Concentration of IL-16 protein in bronchoalveolar lavage fluid from never-smokers (NS), from asymptomatic smokers (AS) and from smokers with chronic bronchitis (CB). For CB alone, filled triangles represent patients with an FEV₁ <80% predicted and open squares represent FEV₁ >80% predicted. Data are shown as individual plus median values (bold lines). *P < 0·05 (Kruskal–Wallis test followed by Mann–Whitney U-test).

Fig. 2

Concentration of IL-16 protein in conditioned medium from either isolated human CD4⁺ lymphocytes (Fig. 2a) or human CD8⁺ lymphocytes (Fig. 2b) cultured in vitro, with TSE (tobacco smoke extract) or without TSE (negative control) stimulation or CI plus PMA (positive control).
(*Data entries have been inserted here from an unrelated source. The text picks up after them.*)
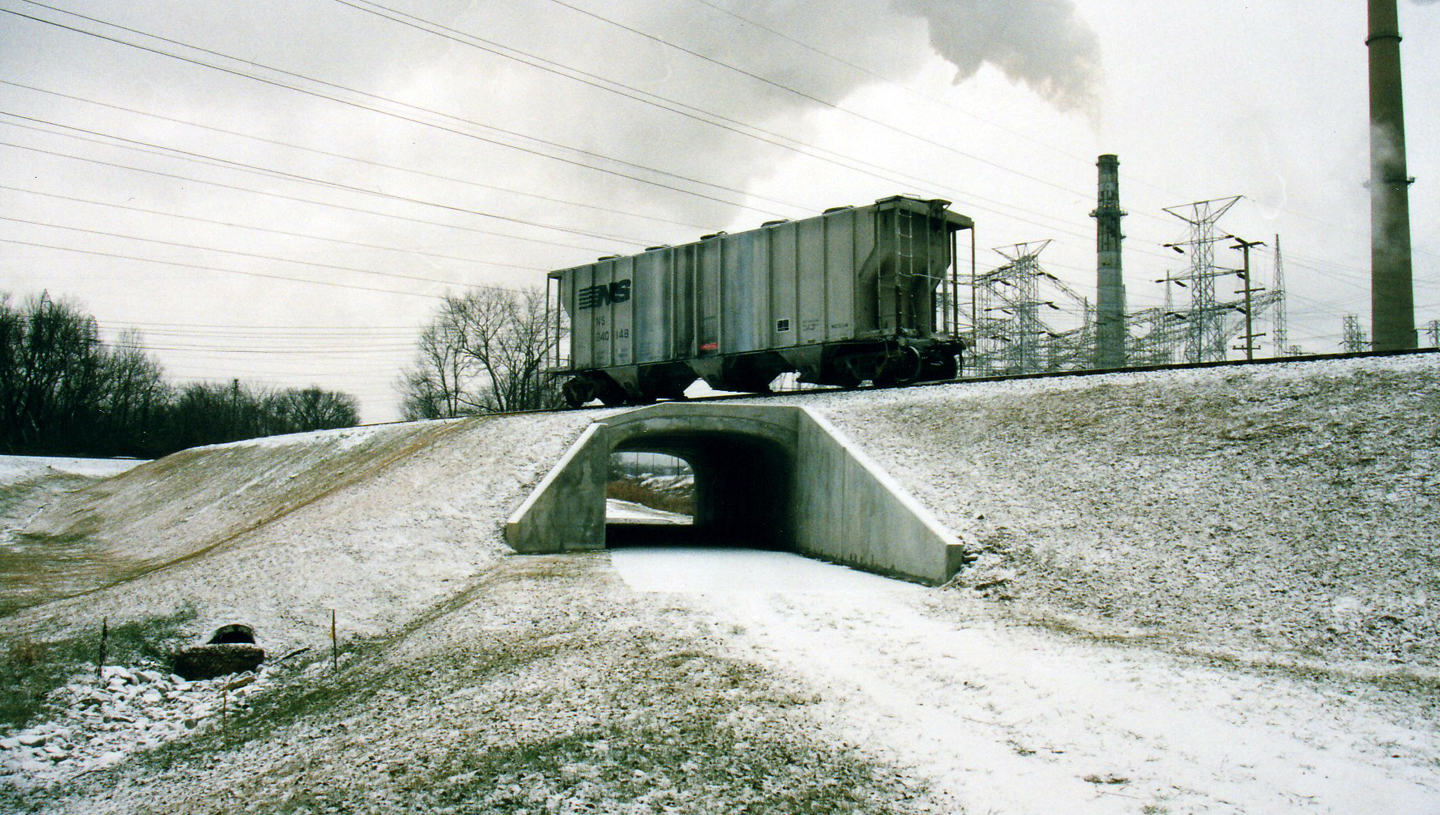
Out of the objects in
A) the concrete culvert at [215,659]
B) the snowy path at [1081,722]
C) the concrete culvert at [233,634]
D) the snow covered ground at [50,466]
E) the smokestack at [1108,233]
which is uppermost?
the smokestack at [1108,233]

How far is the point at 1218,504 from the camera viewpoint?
32.4 feet

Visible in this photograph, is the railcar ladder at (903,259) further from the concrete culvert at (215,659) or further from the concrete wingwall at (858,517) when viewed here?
the concrete culvert at (215,659)

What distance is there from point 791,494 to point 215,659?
34.3 feet

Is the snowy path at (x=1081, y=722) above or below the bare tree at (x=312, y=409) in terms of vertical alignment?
below

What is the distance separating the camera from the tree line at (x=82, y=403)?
57.8 m

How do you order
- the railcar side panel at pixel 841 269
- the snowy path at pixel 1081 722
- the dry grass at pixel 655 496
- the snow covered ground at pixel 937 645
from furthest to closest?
the dry grass at pixel 655 496, the railcar side panel at pixel 841 269, the snow covered ground at pixel 937 645, the snowy path at pixel 1081 722

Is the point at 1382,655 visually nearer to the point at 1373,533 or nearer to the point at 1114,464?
Answer: the point at 1373,533

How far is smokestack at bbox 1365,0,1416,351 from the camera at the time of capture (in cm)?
3781

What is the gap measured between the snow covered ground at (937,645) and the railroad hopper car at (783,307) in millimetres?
3672

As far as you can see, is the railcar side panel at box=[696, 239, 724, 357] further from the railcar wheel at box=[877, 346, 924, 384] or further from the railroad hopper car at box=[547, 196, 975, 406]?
the railcar wheel at box=[877, 346, 924, 384]

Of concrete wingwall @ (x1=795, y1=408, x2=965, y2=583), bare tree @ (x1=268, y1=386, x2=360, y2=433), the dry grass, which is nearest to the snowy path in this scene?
concrete wingwall @ (x1=795, y1=408, x2=965, y2=583)

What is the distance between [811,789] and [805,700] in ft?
4.24

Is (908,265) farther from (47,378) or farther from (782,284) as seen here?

Filled symbols represent data from co-cultures with adherent mononuclear cells (AMC). Data are shown as individual values plus median values (bold lines) *P < 0·05(Wilcoxon's signed-rank test).

Fig. 3

Expression of mRNA for IL-16 normalized to the housekeeping gene (HPRT) in isolated CD4⁺ lymphocytes cultured in vitro, with tobacco smoke extract (TSE, solid line) or without (dashed line). Data represents three different time-points (5, 10 and 20 h).

Fig. 4

Immunoreactivity for intracellular IL-16 (IL-16IR) in matched human palatine tonsils from non-smokers and from smokers (n = 6 in each group). The data is expressed as IL-16IR in percentage of total tissue area (% area). Data are shown as individual values plus median values (bold lines). *P < 0·05 (Wilcoxon's signed-rank test).

Fig. 5

Immunohistochemical double-staining from a never-smoking subject showing immunoreactivity (IR) for IL-16 in a CD4⁺ lymphocyte (Fig. 5a) and IL-16 in a CD8⁺ lymphocyte (Fig. 5b). Further, immunohistochemical double staining from a tobacco-smoking subject showing IR for IL-16 in a CD4⁺ lymphocyte (Fig. 5c) and IL-16 in a CD8⁺ lymphocyte (Fig. 5d). The IL-16IR is shown in brown and the CD4⁺ IR as well as the CD8⁺ IR is shown in blue. Arrows indicate the double-staining cells. The magnification factor was 100×.